Positive Entwicklung im Energiehandel

Auch der Energiehandel entwickelte sich besser als im Vorjahr. Nach einem schwachen Jahresauftakt verbesserte sich die Entwicklung im Eigenhandel von RWE Supply & Trading im zweiten Quartal. Das bereinigte EBITDA des Segments erreichte im ersten Halbjahr 134 Millionen Euro. Im Vorjahreszeitraum waren es 16 Millionen Euro.

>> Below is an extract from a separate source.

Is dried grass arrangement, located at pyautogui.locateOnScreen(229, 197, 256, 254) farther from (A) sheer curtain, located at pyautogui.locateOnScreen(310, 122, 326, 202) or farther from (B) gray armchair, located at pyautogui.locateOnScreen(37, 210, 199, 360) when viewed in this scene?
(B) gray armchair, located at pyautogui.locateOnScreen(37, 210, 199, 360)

Trotz der hohen Investitionen blieb die Finanzlage aus Sicht des Unternehmens solide. Zum 30. Juni 2026 lag die Nettoverschuldung bei 15 Milliarden Euro. Der Anstieg gegenüber dem Jahresende 2025 geht vor allem auf die Investitionen und saisonale Effekte beim bereinigten operativen Cashflow zurück. RWE rechnet deshalb mit einem höheren Leverage Factor, also einem höheren Verhältnis von Nettoschulden zu bereinigtem EBITDA. Die Zielmarke liegt im unteren Bereich des Korridors von drei bis 3,5. Nach Einschätzung des Konzerns dürfte dieser Wert dennoch unterschritten werden.